### Фрагмент документа
☆ ☆ ☆ ☆ ☆
Конечно, тип чистого экфатика было бы довольно трудно выделить, но методологические его особенности симптоматичны. Мы уверены, что экфатика, как наука – это очередная проблема искусствоведения. Но сейчас нам пора вернуться к обозрению общей конструкции наук и характеризовать четвёртую её компоненту.

 

VII. ПРАКСЕОЛОГИЯ

 

Экфатика интересуется тем отношением, которое существует между художником и его произведением, выражающим его творческую интенцию. Соседняя с ней дисциплина, к которой мы теперь переходим, исследует уже не интенцию творчества, но его потенцию. Предметом этой науки служит сам художник, как носитель активных творческих возможностей. Художник есть всегда человек репрезентативный, одарённый повышенной способностью переживания, выражения и формообразования. Он заражает своё произведение творческим импульсом, который испытывает сам, и этот первоначальный импульс автора всегда остаётся жив во всяком искусстве. Поэтому учение о производителе искусства, об отце художественного произведения как таком и о принципах художества вообще не может не составлять особой группы в искусствоведном строе.

Такого рода теория и проблематика творчества возводят нас к генетическим истокам искусства, к его генитуре, и вместе с тем завершают интересующий нас цикл конструкции, обозрение которого мы начали с его конца. Здесь, в начале цикла, заложены корни особой дисциплины или научного комплекса, который – по аналогии с наукой о познании гносеологией – мы могли бы наименовать праксеологией, т. е. наукой о творчестве. Такая наука далеко не нова, но до самого последнего времени эта часть художественных наук обыкновенно включалась в систему классической «эстетики», как одна из её глав.

Между тем, прямо смешно было бы не видеть, как мало связаны между собой вопросы эстетического восприятия с вопросами о гениальности, талантливости и других подобных. Ведь там и здесь предполагаются совершенно разные объекты изучения, объединимые между собой лишь при посредстве включения третьего термина – самого художественного произведения. В действительности, теория творчества относится к эстетике приблизительно так же, как гносеология к психологии. Они обе трактуют проблематику искусства, но с двух разных концов: одна против течения искусства, другая вдоль его. Их предметы вполне различны, а стало быть различны и методы. Методика праксеологии носит по преимуществу философский, синтетически обобщающий оттенок, она больше интегрирует, чем дифференцирует. Праксеологический круг дисциплин, обнимающий вопросы творчества в разных искусствах, вполне своеобразен: праксеология имеет своим объектом не состояния (как морфология), но обстояния, – не отношения (как эстетика или экфатика), но бытийные свойства, реальные факты и принципиальные возможности.
☆ ☆ ☆ ☆ ☆
### Исходные записи
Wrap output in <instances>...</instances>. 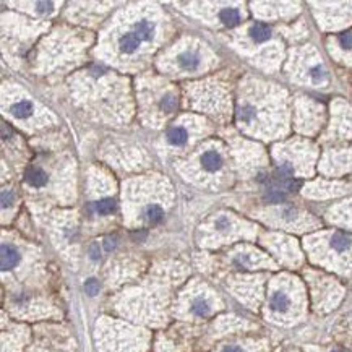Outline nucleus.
Here are the masks:
<instances>
[{"mask_svg": "<svg viewBox=\"0 0 352 352\" xmlns=\"http://www.w3.org/2000/svg\"><path fill=\"white\" fill-rule=\"evenodd\" d=\"M292 307V297L288 291L284 289H276L269 297V309L274 313H288Z\"/></svg>", "mask_w": 352, "mask_h": 352, "instance_id": "1", "label": "nucleus"}, {"mask_svg": "<svg viewBox=\"0 0 352 352\" xmlns=\"http://www.w3.org/2000/svg\"><path fill=\"white\" fill-rule=\"evenodd\" d=\"M329 247L336 253H349L352 250V237H349L344 232H334L329 239Z\"/></svg>", "mask_w": 352, "mask_h": 352, "instance_id": "2", "label": "nucleus"}, {"mask_svg": "<svg viewBox=\"0 0 352 352\" xmlns=\"http://www.w3.org/2000/svg\"><path fill=\"white\" fill-rule=\"evenodd\" d=\"M2 269L4 271H9L12 268H15L18 265V261H20V253L18 250L15 248L13 245L10 244H4L2 245Z\"/></svg>", "mask_w": 352, "mask_h": 352, "instance_id": "3", "label": "nucleus"}, {"mask_svg": "<svg viewBox=\"0 0 352 352\" xmlns=\"http://www.w3.org/2000/svg\"><path fill=\"white\" fill-rule=\"evenodd\" d=\"M201 164L206 171L209 172H215L219 171L223 166V158L219 155L218 151H206L204 155L201 156Z\"/></svg>", "mask_w": 352, "mask_h": 352, "instance_id": "4", "label": "nucleus"}, {"mask_svg": "<svg viewBox=\"0 0 352 352\" xmlns=\"http://www.w3.org/2000/svg\"><path fill=\"white\" fill-rule=\"evenodd\" d=\"M138 46H140V38H138V36L133 34V33L123 34L122 38L119 39V47H120V50L123 54L135 52V50L138 49Z\"/></svg>", "mask_w": 352, "mask_h": 352, "instance_id": "5", "label": "nucleus"}, {"mask_svg": "<svg viewBox=\"0 0 352 352\" xmlns=\"http://www.w3.org/2000/svg\"><path fill=\"white\" fill-rule=\"evenodd\" d=\"M179 65L183 70H195L198 65H200V57H198L195 52H192V50H187V52L180 54Z\"/></svg>", "mask_w": 352, "mask_h": 352, "instance_id": "6", "label": "nucleus"}, {"mask_svg": "<svg viewBox=\"0 0 352 352\" xmlns=\"http://www.w3.org/2000/svg\"><path fill=\"white\" fill-rule=\"evenodd\" d=\"M187 138H188L187 130L182 127H172L167 131V140L174 146H182L183 143H187Z\"/></svg>", "mask_w": 352, "mask_h": 352, "instance_id": "7", "label": "nucleus"}, {"mask_svg": "<svg viewBox=\"0 0 352 352\" xmlns=\"http://www.w3.org/2000/svg\"><path fill=\"white\" fill-rule=\"evenodd\" d=\"M250 36H252V39H253L255 42H263V41L269 39L271 29H269V26L265 25V23H255V25L250 28Z\"/></svg>", "mask_w": 352, "mask_h": 352, "instance_id": "8", "label": "nucleus"}, {"mask_svg": "<svg viewBox=\"0 0 352 352\" xmlns=\"http://www.w3.org/2000/svg\"><path fill=\"white\" fill-rule=\"evenodd\" d=\"M26 180H28L29 185H33V187H42L44 183L47 182V175L44 174L41 169L31 167V169L26 171Z\"/></svg>", "mask_w": 352, "mask_h": 352, "instance_id": "9", "label": "nucleus"}, {"mask_svg": "<svg viewBox=\"0 0 352 352\" xmlns=\"http://www.w3.org/2000/svg\"><path fill=\"white\" fill-rule=\"evenodd\" d=\"M219 20H221L226 26H236L240 21V13L237 9H224L219 13Z\"/></svg>", "mask_w": 352, "mask_h": 352, "instance_id": "10", "label": "nucleus"}, {"mask_svg": "<svg viewBox=\"0 0 352 352\" xmlns=\"http://www.w3.org/2000/svg\"><path fill=\"white\" fill-rule=\"evenodd\" d=\"M153 33H155V25L151 23L148 20H142L136 23V36L140 39H151L153 38Z\"/></svg>", "mask_w": 352, "mask_h": 352, "instance_id": "11", "label": "nucleus"}, {"mask_svg": "<svg viewBox=\"0 0 352 352\" xmlns=\"http://www.w3.org/2000/svg\"><path fill=\"white\" fill-rule=\"evenodd\" d=\"M190 310H192V313L198 315V317H206V315H209V312H211V307H209L206 299L198 297V299H195L193 302H192Z\"/></svg>", "mask_w": 352, "mask_h": 352, "instance_id": "12", "label": "nucleus"}, {"mask_svg": "<svg viewBox=\"0 0 352 352\" xmlns=\"http://www.w3.org/2000/svg\"><path fill=\"white\" fill-rule=\"evenodd\" d=\"M12 112H13V115L20 117V119H25V117L31 115L33 104L29 101H20V102H17V104L12 107Z\"/></svg>", "mask_w": 352, "mask_h": 352, "instance_id": "13", "label": "nucleus"}, {"mask_svg": "<svg viewBox=\"0 0 352 352\" xmlns=\"http://www.w3.org/2000/svg\"><path fill=\"white\" fill-rule=\"evenodd\" d=\"M234 263L239 266V268H244V269H252L256 265V260L253 258V255L250 253H240L234 258Z\"/></svg>", "mask_w": 352, "mask_h": 352, "instance_id": "14", "label": "nucleus"}, {"mask_svg": "<svg viewBox=\"0 0 352 352\" xmlns=\"http://www.w3.org/2000/svg\"><path fill=\"white\" fill-rule=\"evenodd\" d=\"M145 216H146V219H148V221H150L151 224H158V223L163 221L164 211L161 209L159 206H156V204H151V206H150L148 209H146Z\"/></svg>", "mask_w": 352, "mask_h": 352, "instance_id": "15", "label": "nucleus"}, {"mask_svg": "<svg viewBox=\"0 0 352 352\" xmlns=\"http://www.w3.org/2000/svg\"><path fill=\"white\" fill-rule=\"evenodd\" d=\"M114 209H115V201L112 198H104V200L96 203V211L99 215H111V213H114Z\"/></svg>", "mask_w": 352, "mask_h": 352, "instance_id": "16", "label": "nucleus"}, {"mask_svg": "<svg viewBox=\"0 0 352 352\" xmlns=\"http://www.w3.org/2000/svg\"><path fill=\"white\" fill-rule=\"evenodd\" d=\"M253 117H255L253 107L245 106V107L240 109V112H239V120H240L242 123H250V122L253 120Z\"/></svg>", "mask_w": 352, "mask_h": 352, "instance_id": "17", "label": "nucleus"}, {"mask_svg": "<svg viewBox=\"0 0 352 352\" xmlns=\"http://www.w3.org/2000/svg\"><path fill=\"white\" fill-rule=\"evenodd\" d=\"M265 198L268 201H273V203H277V201H283L286 198V193L281 192L279 188H269L268 192L265 193Z\"/></svg>", "mask_w": 352, "mask_h": 352, "instance_id": "18", "label": "nucleus"}, {"mask_svg": "<svg viewBox=\"0 0 352 352\" xmlns=\"http://www.w3.org/2000/svg\"><path fill=\"white\" fill-rule=\"evenodd\" d=\"M310 77L313 78V82L321 83V82H325V80H326V72L323 70V67L317 65V67H313L310 70Z\"/></svg>", "mask_w": 352, "mask_h": 352, "instance_id": "19", "label": "nucleus"}, {"mask_svg": "<svg viewBox=\"0 0 352 352\" xmlns=\"http://www.w3.org/2000/svg\"><path fill=\"white\" fill-rule=\"evenodd\" d=\"M85 289H86V294L90 296H96L99 292V284L96 279H88L86 284H85Z\"/></svg>", "mask_w": 352, "mask_h": 352, "instance_id": "20", "label": "nucleus"}, {"mask_svg": "<svg viewBox=\"0 0 352 352\" xmlns=\"http://www.w3.org/2000/svg\"><path fill=\"white\" fill-rule=\"evenodd\" d=\"M339 44L344 49H352V33H344L339 36Z\"/></svg>", "mask_w": 352, "mask_h": 352, "instance_id": "21", "label": "nucleus"}, {"mask_svg": "<svg viewBox=\"0 0 352 352\" xmlns=\"http://www.w3.org/2000/svg\"><path fill=\"white\" fill-rule=\"evenodd\" d=\"M215 226H216V229H219V231H227L231 227V221L226 216H221V218L216 219Z\"/></svg>", "mask_w": 352, "mask_h": 352, "instance_id": "22", "label": "nucleus"}, {"mask_svg": "<svg viewBox=\"0 0 352 352\" xmlns=\"http://www.w3.org/2000/svg\"><path fill=\"white\" fill-rule=\"evenodd\" d=\"M175 104H177V101H175V98L171 96V94L163 99V109H164V111H172V109L175 107Z\"/></svg>", "mask_w": 352, "mask_h": 352, "instance_id": "23", "label": "nucleus"}, {"mask_svg": "<svg viewBox=\"0 0 352 352\" xmlns=\"http://www.w3.org/2000/svg\"><path fill=\"white\" fill-rule=\"evenodd\" d=\"M13 201V193L10 192V190H4L2 192V206L7 208V206H10Z\"/></svg>", "mask_w": 352, "mask_h": 352, "instance_id": "24", "label": "nucleus"}, {"mask_svg": "<svg viewBox=\"0 0 352 352\" xmlns=\"http://www.w3.org/2000/svg\"><path fill=\"white\" fill-rule=\"evenodd\" d=\"M36 7H38V10L42 12V13H47V12L52 10V4H50V2H38V4H36Z\"/></svg>", "mask_w": 352, "mask_h": 352, "instance_id": "25", "label": "nucleus"}, {"mask_svg": "<svg viewBox=\"0 0 352 352\" xmlns=\"http://www.w3.org/2000/svg\"><path fill=\"white\" fill-rule=\"evenodd\" d=\"M90 255L93 260H99L101 258V250H99V245L98 244H93L90 248Z\"/></svg>", "mask_w": 352, "mask_h": 352, "instance_id": "26", "label": "nucleus"}, {"mask_svg": "<svg viewBox=\"0 0 352 352\" xmlns=\"http://www.w3.org/2000/svg\"><path fill=\"white\" fill-rule=\"evenodd\" d=\"M104 247H106V250H109V252H111L112 248H115V239H111V237H109V239H106V242H104Z\"/></svg>", "mask_w": 352, "mask_h": 352, "instance_id": "27", "label": "nucleus"}, {"mask_svg": "<svg viewBox=\"0 0 352 352\" xmlns=\"http://www.w3.org/2000/svg\"><path fill=\"white\" fill-rule=\"evenodd\" d=\"M221 352H245L240 346H226Z\"/></svg>", "mask_w": 352, "mask_h": 352, "instance_id": "28", "label": "nucleus"}, {"mask_svg": "<svg viewBox=\"0 0 352 352\" xmlns=\"http://www.w3.org/2000/svg\"><path fill=\"white\" fill-rule=\"evenodd\" d=\"M329 352H344V350H341V349H333V350H329Z\"/></svg>", "mask_w": 352, "mask_h": 352, "instance_id": "29", "label": "nucleus"}]
</instances>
☆ ☆ ☆ ☆ ☆
### Письменное задание 1
Определите, согласуются ли с фрагментом о праксеологии утверждения (а), (б) и (в). Для каждого ответьте «да» или «нет» и дословно приведите решающие слова фрагмента.
(а) Метод праксеологии носит преимущественно философский характер и больше интегрирует, чем дифференцирует.
(б) Экфатика исследует творческую потенцию художника.
(в) Праксеология является совершенно новой наукой.
### Письменное задание 2
Напишите продолжение фрагмента о праксеологии, начав сразу после его последнего предложения.
Записи взяты из другого источника.

### Итоговый результат 1
(а) Да: «Методика праксеологии носит по преимуществу философский, синтетически обобщающий оттенок, она больше интегрирует, чем дифференцирует».
(б) Нет: «Экфатика интересуется тем отношением, которое существует между художником и его произведением, выражающим его творческую интенцию».
(в) Нет: «Такая наука далеко не нова».

### Итоговый результат 2
Конечно, это еще не значит, что она априорна или трансцендентальна, в таком случае она не имела бы конкретного отношения к искусству; как и всякая иная художественная наука, она более или менее имманентна художеству и эмпирична по своим приемам. Больше того, в неё входят и чисто психологические элементы и исторические: сюда относятся хотя бы биографический материал, как наследственность мастера, его связь со средой и нацией, эпохой и культурой, а также сексуальные его особенности и прочее. Но всё же основной пафос праксеологии – это жизненный пульс художественного творчества, его принципы и методы, его типология и его состав, его признаки и стадии, – словом, полная его характеристика.

Объектами праксеологического изучения являются: иррациональные и рациональные, эмоциональные и телические факторы творчества; здесь исследуется впечатлительность и одаренность – музыкальная или пластическая, имитативная, комбинаторная или сенсорно-моторная; в круг тем праксеологии входят и условия выбора пространственной или временной формы искусства и характер имагинативности художника; её же интересу подлежат возможные особенности концепции и выполнения произведения, и вариации темперамента творческой личности, и влияние пола, – словом, сюда входит полностью феноменология и пневматология художника, как такого.

Не трудно видеть, что здесь мы имеем дело с дисциплиной вполне сложившейся и методологически самостоятельной. Её существование и её значимость для искусства не требуют, кажется, никаких доказательств. Таким образом, всё дело здесь в том, чтобы не нарушать автономности праксеологии путём включения её в систему эстетики.

Это досадное историческое недоразумение довольно типично для того хаоса, который до сих пор господствует в методологии наук об искусстве. Весь наш опыт и есть одна из попыток его преодоления. Однако, разграничивая эти две дисциплины и ставя их на двух противоположных концах ряда, мы не отрицаем того, что они родственны между собой, как члены одной семьи. Уже не раз указывалось на то, что творческий процесс и процесс эстетический по структуре своей одинаковы; и для нас этот аналогизм не подлежит никакому сомнению. Но ведь совпадение структуры еще не свидетельствует о качественной эквивалентности, и было бы странно ставить знак равенства между художником и эстетом, производителем и потребителем искусства.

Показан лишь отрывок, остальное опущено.